LEICESTER, Mass. — People lined up in the rain Tuesday morning to be among the first customers at the first two legal pot shops on the U.S. East Coast, more than two years after Massachusetts voters approved of recreational marijuana for adults.

The state’s first commercial pot shops opened in Leicester and Northampton.

Items for sale in the modern and spacious stores include various strains of the part of the plant that can be smoked, pre-rolled joints and edibles such as brownies and chocolate bars.

Cannabis is sold legally in six Western states.

The first customer at the Leicester store was Stephen Mandile, an Iraq War veteran who has been using medical marijuana to treat his post-traumatic stress, a traumatic brain injury and chronic pain.

Customers were shuttled to Cultivate, the Leicester store, from a remote parking lot about a mile away as police kept a visible but low-key presence outside. Customers perused offerings kept behind counters and under glass.

Kenny Boisvert, a 33-year-old Blackstone resident, was pleasantly surprised by his purchasing experience.

“It’s a very nice place. It’s way more than I expected,” he said as he waited to pick up edibles and the part of the plant that can be smoked.

The rollout of legal pot sales has been slow in Massachusetts, with regulators saying they wanted to make sure it was done safely and without some of the supply issues other states have faced.

The two shops received final clearance from regulators to open last Friday but were required to wait three days to coordinate traffic and other concerns.

Several more stores could open in the coming months.

Washington issues its first marijuana research license

OLYMPIA — The Washington Liquor and Cannabis Board says it has issued the state’s first license to grow marijuana for research.

Verda Bio Research in Seattle says it will be growing cannabis to conduct basic research on some of the plant’s lesser-known compounds.

Chief Executive Jessica Tonani said Verda intends to breed cannabis plants to emphasize compounds that currently exist only at low levels, so that those compounds can then be studied for potential therapeutic uses.

States may take a hit as pot falls

Wholesale marijuana prices in Colorado have fallen by a third in just the past 12 months, continuing a price crash that began soon after the drug was legalized.
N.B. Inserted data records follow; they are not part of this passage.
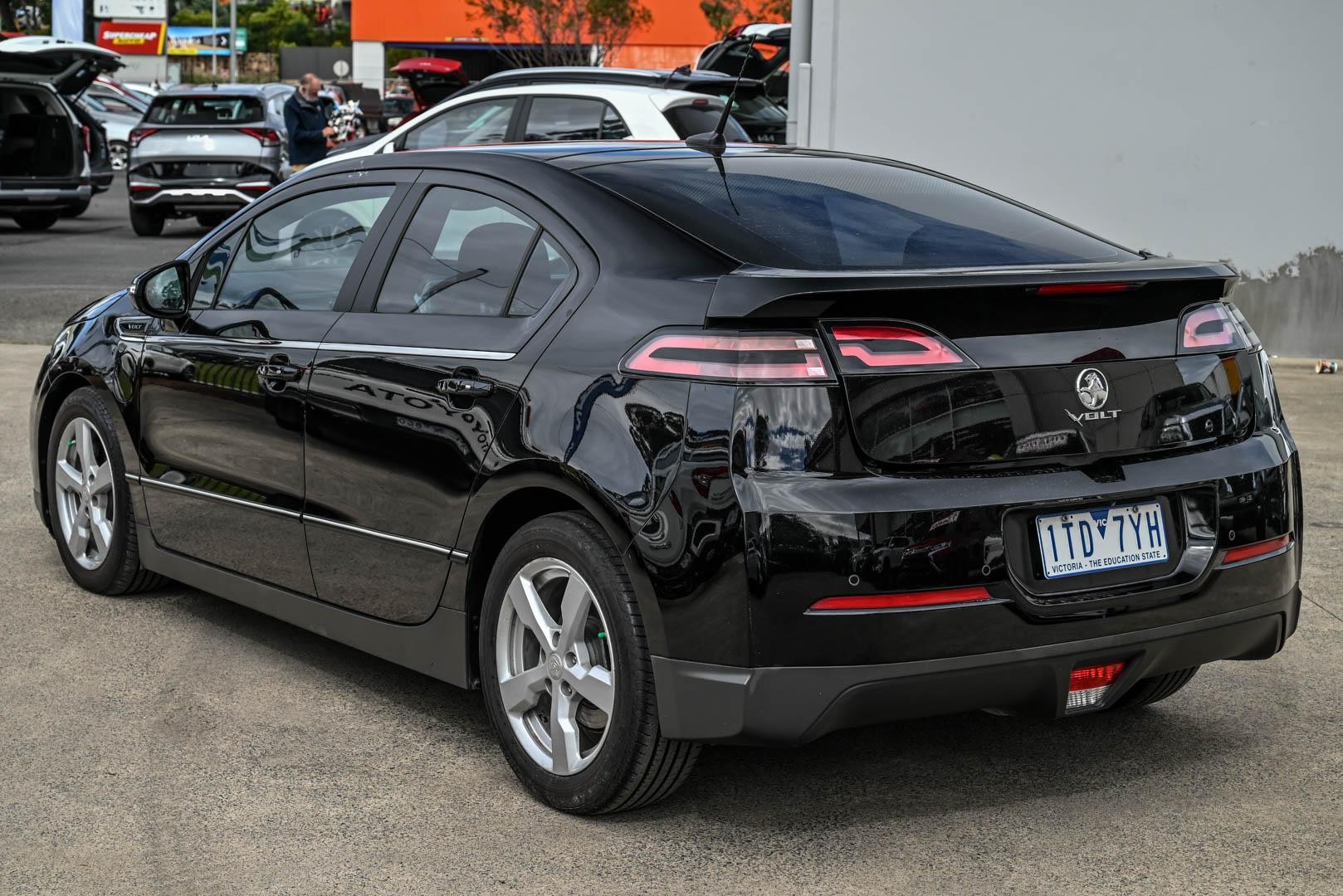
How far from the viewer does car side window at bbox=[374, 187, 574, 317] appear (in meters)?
3.93

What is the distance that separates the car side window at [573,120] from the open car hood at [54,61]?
224 inches

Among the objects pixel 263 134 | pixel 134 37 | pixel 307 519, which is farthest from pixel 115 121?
pixel 134 37

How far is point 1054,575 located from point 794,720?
2.01ft

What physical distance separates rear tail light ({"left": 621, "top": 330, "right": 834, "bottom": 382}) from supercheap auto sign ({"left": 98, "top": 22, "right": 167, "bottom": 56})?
101 metres

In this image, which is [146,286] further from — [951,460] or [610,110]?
[610,110]

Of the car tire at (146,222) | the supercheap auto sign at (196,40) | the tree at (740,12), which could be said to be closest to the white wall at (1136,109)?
the car tire at (146,222)

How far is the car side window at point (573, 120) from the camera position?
11.6 m

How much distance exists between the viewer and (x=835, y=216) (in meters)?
4.04

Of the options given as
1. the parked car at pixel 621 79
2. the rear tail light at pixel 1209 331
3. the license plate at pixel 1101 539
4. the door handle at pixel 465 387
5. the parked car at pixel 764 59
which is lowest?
the license plate at pixel 1101 539

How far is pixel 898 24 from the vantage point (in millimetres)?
11805

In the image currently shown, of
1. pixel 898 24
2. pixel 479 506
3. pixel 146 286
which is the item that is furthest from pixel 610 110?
pixel 479 506

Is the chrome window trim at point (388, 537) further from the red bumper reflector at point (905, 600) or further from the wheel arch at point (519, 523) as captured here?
the red bumper reflector at point (905, 600)

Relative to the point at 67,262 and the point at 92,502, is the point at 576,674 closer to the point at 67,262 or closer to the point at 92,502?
the point at 92,502

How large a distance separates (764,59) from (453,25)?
4951cm
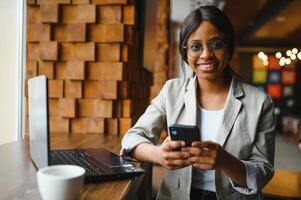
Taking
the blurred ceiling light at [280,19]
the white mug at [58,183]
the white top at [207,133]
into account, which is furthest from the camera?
the blurred ceiling light at [280,19]

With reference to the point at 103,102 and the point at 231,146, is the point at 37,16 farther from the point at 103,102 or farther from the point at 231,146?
the point at 231,146

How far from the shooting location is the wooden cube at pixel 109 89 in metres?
1.93

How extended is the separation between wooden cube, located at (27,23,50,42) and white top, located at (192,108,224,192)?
1.13 metres

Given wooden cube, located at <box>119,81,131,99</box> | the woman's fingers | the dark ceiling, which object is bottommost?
the woman's fingers

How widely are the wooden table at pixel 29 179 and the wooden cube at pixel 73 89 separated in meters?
0.37

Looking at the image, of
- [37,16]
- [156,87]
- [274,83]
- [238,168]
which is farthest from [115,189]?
[274,83]

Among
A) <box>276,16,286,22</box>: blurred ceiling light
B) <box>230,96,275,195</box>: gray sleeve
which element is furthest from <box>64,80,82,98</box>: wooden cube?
<box>276,16,286,22</box>: blurred ceiling light

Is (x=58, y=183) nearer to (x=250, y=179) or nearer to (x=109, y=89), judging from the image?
(x=250, y=179)

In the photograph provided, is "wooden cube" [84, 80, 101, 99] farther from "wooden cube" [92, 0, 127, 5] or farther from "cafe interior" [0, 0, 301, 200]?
"wooden cube" [92, 0, 127, 5]

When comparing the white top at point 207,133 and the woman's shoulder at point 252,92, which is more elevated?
the woman's shoulder at point 252,92

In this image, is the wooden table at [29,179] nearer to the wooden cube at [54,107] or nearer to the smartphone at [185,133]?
the smartphone at [185,133]

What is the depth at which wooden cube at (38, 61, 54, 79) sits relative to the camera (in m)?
1.95

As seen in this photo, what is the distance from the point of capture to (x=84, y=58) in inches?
76.0

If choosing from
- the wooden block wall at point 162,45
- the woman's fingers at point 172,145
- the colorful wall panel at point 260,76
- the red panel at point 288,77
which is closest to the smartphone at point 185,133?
the woman's fingers at point 172,145
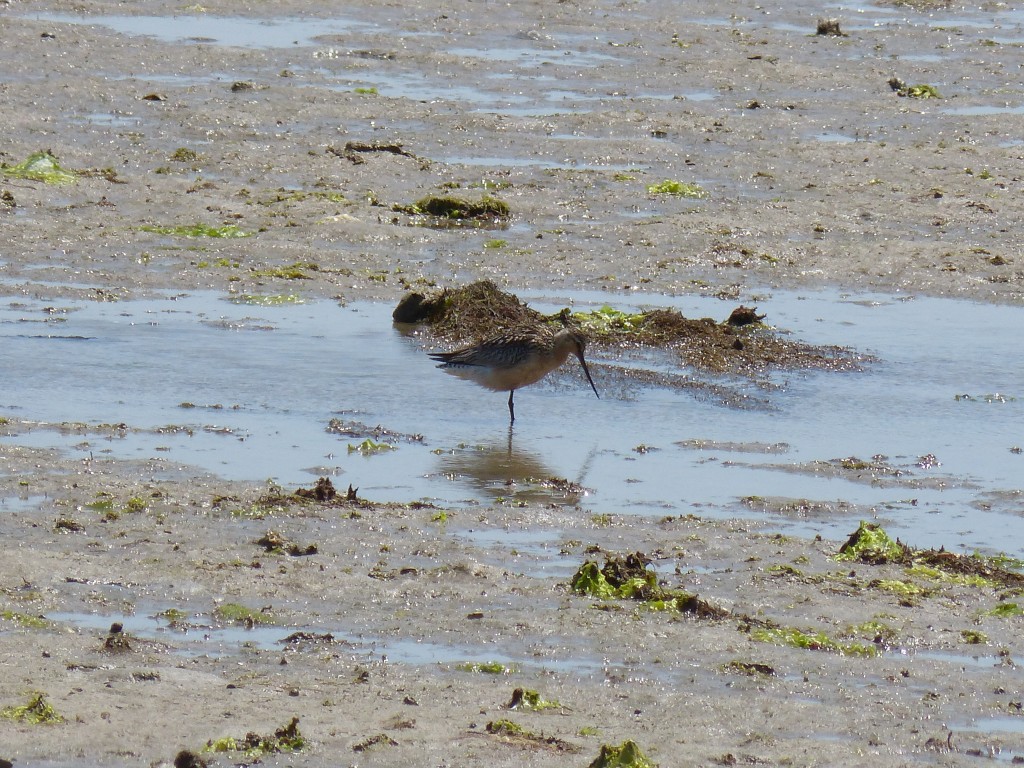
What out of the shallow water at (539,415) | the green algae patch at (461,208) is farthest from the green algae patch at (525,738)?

Although this implies that some marijuana entrepreneurs are going to go bankrupt, the bigger financial hit will be felt by states that tax marijuana based on its price.

Marijuana prices are collapsing in Colorado and in other legalization states (e.g., Oregon, where the price can go as low as $100 per pound) because a legal business is dramatically cheaper to operate than an illegal one. Because states generally set their marijuana tax rates as a percentage of price, their revenue per sale sinks in direct proportion to the fall in marijuana prices. Ironically, in a bid for more tax revenue per marijuana sale, Colorado increased its marijuana tax rate from 10 percent to 15 percent last year, only to see the anticipated added tax revenue wiped out by falling prices in a year’s time.
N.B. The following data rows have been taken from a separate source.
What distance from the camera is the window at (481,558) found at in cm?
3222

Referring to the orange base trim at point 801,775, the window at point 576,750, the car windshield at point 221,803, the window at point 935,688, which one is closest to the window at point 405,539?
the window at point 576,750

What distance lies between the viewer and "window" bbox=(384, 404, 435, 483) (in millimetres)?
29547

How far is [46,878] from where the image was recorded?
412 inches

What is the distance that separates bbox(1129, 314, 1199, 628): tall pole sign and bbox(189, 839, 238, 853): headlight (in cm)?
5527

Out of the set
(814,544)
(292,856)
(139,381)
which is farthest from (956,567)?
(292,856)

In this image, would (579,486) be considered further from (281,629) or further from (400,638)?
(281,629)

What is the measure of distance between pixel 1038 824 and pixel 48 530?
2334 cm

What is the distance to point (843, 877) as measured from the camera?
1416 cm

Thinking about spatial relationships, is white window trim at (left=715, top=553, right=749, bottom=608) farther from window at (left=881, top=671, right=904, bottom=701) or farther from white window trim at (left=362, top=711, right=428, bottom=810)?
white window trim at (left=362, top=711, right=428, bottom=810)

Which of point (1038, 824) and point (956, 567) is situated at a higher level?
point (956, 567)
States may have failed to anticipate this problem because of misleading predictions about the effects of legalization. Pro-legalization economist Jeffrey Miron projected in 2010 that marijuana prices would only fall 50 percent when prohibition was repealed, leaving the drug at a price that would yield high tax revenue. That was clearly a rosy scenario.
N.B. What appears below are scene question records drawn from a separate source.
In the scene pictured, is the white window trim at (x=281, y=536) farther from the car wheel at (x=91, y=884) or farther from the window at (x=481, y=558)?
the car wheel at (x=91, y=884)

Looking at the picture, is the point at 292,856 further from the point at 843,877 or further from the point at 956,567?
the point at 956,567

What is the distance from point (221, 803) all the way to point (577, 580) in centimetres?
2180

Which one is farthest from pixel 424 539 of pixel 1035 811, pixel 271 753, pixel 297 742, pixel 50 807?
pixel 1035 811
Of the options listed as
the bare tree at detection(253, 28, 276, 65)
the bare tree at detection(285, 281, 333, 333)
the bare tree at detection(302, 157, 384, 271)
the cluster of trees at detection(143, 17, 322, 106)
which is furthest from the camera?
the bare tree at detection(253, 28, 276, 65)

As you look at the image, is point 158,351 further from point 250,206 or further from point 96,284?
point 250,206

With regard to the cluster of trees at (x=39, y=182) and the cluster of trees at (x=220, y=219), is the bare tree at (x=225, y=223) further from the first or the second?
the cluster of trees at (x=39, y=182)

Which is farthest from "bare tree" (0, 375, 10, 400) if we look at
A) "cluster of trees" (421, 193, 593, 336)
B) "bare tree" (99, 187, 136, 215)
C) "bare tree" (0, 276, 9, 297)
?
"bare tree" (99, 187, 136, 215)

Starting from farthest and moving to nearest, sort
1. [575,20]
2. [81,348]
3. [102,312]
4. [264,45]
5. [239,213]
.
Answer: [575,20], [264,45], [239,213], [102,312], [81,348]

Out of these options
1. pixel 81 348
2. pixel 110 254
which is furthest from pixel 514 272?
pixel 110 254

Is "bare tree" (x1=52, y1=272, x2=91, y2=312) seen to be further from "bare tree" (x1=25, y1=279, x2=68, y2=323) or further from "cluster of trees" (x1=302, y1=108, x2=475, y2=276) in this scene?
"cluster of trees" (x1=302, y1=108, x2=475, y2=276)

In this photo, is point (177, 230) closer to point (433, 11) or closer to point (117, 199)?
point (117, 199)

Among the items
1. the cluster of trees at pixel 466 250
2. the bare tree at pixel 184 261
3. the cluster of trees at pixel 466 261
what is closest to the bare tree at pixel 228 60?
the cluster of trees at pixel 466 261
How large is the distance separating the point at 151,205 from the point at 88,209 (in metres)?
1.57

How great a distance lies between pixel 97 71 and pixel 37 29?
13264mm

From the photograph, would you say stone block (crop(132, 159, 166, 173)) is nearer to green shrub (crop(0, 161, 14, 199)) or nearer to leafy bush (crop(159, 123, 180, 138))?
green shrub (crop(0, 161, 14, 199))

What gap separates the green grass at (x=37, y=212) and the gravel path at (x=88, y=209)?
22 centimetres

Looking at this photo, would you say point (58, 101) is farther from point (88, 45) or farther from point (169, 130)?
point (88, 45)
A starker prediction made by drug policy analyst Jonathan Caulkins looks more prescient every day: He forecast that legalized marijuana will eventually fall in price to the level of other easily grown, legal plants like wheat and barley, such that a joint might sell for a nickel or even become a complimentary item akin to beer nuts at the bar. If that comes to pass, taxes based on a percentage of price might not even cover the costs of the government’s regulatory system for legal marijuana.